A Mexican Tarot? A 1583 deck of Mexican playing cards. (original) (raw)

Abstract

This presentation examines the status of a deck of cards that circulated in Mexico City around 1583. The deck contains 18 cards created by the second monopoly of playing cards in Mexico City under the administration of Alonso Martínez de Orteguilla, surviving today as a printer’s proof in the Archivo General de Indias in Seville. The set shows iconography regularly employed in Renaissance Tarot decks, such as figures representing Force and Temperance, together with portraits of the Mexica kings Moctezuma, and Cuauhtemoc, as well as representations of dancers and acrobats from prehispanic traditions. Given the popularity of playing cards in 16th century New Spain, these cards both entered into, and to some degree created, a social context that allowed the circulation of what appear on the surface to be European games and images in Mexico City.

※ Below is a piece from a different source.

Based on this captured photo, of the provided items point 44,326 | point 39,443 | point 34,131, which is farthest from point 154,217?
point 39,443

Yet the images, and probably game rules, resulted from the encounter of European and Prehispanic iconography and philosophical traditions. The representation of both cultural references in an European style situates the deck as an important element in the construction and dissemination of a new visual culture. Through an multidisciplinary approach of Early Modern European books, prints, paintings, and playing cards, all objects that were employed for the education of the priviledged creole and indigenous population, as well as a consideration of books, traditions, popular festivities and games of prehispanic past. This presentation also addresses the probable role the popular and portable deck of cards with allegorical images had in the construction of the Mexico City society in the early years after the Spanish conquest of Mexico-Tenochtitlan.